Yamazaki H, Oda Y, Shimada T
Osaka Prefectural Institute of Public Health, Japan.
Mutat Res. 1992 Oct;272(2):183-92. doi: 10.1016/0165-1161(92)90046-o.
Using an O-acetyltransferase-overexpressing strain Salmonella typhimurium NM2009 we measured the activities for metabolic activation of several carcinogenic arylamines to genotoxic products by rat liver microsomal cytochrome P-450 enzymes, and compared them with the activities obtained in the original tester strain Salmonella typhimurium TA1535/pSK1002 or the O-acetyltransferase-defective strain Salmonella typhimurium NM2000. Since all of the tester strains had introduced the umuC'-'lacZ gene, we could detect the genotoxic activities by measuring bacterial beta-galactosidase activity resulting from the DNA damage. In the O-acetyltransferase-defective strain NM2000 most of the arylamines tested showed weak responses in inducing umu gene expression after metabolic activation by liver microsomes.
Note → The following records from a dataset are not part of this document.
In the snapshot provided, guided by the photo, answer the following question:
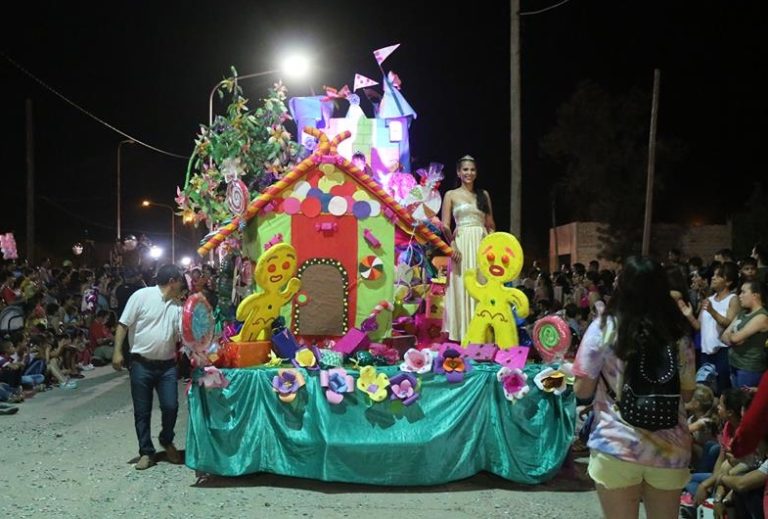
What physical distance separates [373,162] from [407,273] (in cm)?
130

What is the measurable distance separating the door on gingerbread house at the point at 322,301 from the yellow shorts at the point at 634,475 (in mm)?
4423

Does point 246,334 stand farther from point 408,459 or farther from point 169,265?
point 408,459

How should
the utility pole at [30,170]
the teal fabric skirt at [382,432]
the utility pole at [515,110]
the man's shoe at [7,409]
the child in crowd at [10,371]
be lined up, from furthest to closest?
A: 1. the utility pole at [30,170]
2. the utility pole at [515,110]
3. the child in crowd at [10,371]
4. the man's shoe at [7,409]
5. the teal fabric skirt at [382,432]

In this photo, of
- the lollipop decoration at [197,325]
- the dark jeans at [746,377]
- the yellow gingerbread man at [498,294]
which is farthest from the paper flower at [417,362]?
the dark jeans at [746,377]

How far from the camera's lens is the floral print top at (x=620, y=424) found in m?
3.25

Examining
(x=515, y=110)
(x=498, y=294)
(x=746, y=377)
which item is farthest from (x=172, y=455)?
(x=515, y=110)

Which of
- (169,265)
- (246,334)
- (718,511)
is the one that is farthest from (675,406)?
(169,265)

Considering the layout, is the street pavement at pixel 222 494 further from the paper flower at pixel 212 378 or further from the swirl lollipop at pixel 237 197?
the swirl lollipop at pixel 237 197

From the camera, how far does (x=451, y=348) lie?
6.59 metres

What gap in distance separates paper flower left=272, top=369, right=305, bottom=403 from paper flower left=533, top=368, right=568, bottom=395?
1.92m

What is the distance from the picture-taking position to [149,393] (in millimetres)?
6898

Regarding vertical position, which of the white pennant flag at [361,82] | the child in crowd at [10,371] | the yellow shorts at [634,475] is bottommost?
the child in crowd at [10,371]

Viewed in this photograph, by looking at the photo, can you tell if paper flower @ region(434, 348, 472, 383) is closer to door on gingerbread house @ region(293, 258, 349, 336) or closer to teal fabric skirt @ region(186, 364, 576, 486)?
teal fabric skirt @ region(186, 364, 576, 486)

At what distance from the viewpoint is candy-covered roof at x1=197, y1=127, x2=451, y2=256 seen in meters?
7.43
The strain NM2009, on the other hand, was found to be highly sensitive towards a variety of aromatic amines, and these activities were greater than those seen in the original tester strain S. typhimurium TA1535/pSK1002. The chemicals which marked responses in strain NM2009 include 2-aminoanthracene, 6-aminochrysene, 2-aminofluorene, 2-acetylaminofluorene, 3-methoxy-4-aminoazobenzene, O-aminoazotoluene, Glu-P-1, Trp-P-2, A alpha C, MeA alpha C, MeIQ, MeIQx and IQ. Of these procarcinogens tested MeIQ, MeIQx and IQ also showed strong cytotoxic effects in S. typhimurium NM2009 after metabolic activation by liver microsomes. Only PhIP was the substrate showing similar responses in strains TA1535/pSK1002 and NM2009. The results with the reconstituted monooxygenase system containing purified cytochrome P-450 enzymes support the above findings obtained with the liver microsomal enzyme system. Thus, the usefulness of the newly developed strain NM2009 for the detection of reactive metabolites of several carcinogenic aromatic amines after metabolism by the liver microsomal cytochrome P-450-linked monooxygenase system has been ascertained.
我们使用过表达O - 乙酰基转移酶的鼠伤寒沙门氏菌NM2009菌株,通过大鼠肝脏微粒体细胞色素P - 450酶来测定几种致癌芳胺代谢活化为遗传毒性产物的活性,并将其与原始测试菌株鼠伤寒沙门氏菌TA1535/pSK1002或O - 乙酰基转移酶缺陷型菌株鼠伤寒沙门氏菌NM2000中获得的活性进行比较。由于所有测试菌株都引入了umuC'-'lacZ基因,我们可以通过测量DNA损伤导致的细菌β - 半乳糖苷酶活性来检测遗传毒性活性。在O - 乙酰基转移酶缺陷型菌株NM2000中,大多数测试的芳胺在经肝脏微粒体代谢活化后诱导umu基因表达的反应较弱。另一方面,发现菌株NM2009对多种芳香胺高度敏感,并且这些活性大于原始测试菌株鼠伤寒沙门氏菌TA1535/pSK1002中的活性。在菌株NM2009中表现出明显反应的化学物质包括2 - 氨基蒽、6 - 氨基 Chrysene、2 - 氨基芴、2 - 乙酰氨基芴、3 - 甲氧基 - 4 - 氨基偶氮苯、O - 氨基偶氮甲苯、Glu - P - 1、Trp - P - 2、AαC、MeAαC、MeIQ、MeIQx和IQ。在这些测试的前致癌物中,MeIQ、MeIQx和IQ在经肝脏微粒体代谢活化后在鼠伤寒沙门氏菌NM2009中也表现出强烈的细胞毒性作用。只有PhIP是在菌株TA1535/pSK1002和NM2009中表现出相似反应的底物。含有纯化细胞色素P - 450酶的重组单加氧酶系统的结果支持了上述在肝脏微粒体酶系统中获得的发现。因此,已确定新开发的菌株NM2009在检测几种致癌芳香胺经肝脏微粒体细胞色素P - 450连接的单加氧酶系统代谢后的反应性代谢产物方面的有用性。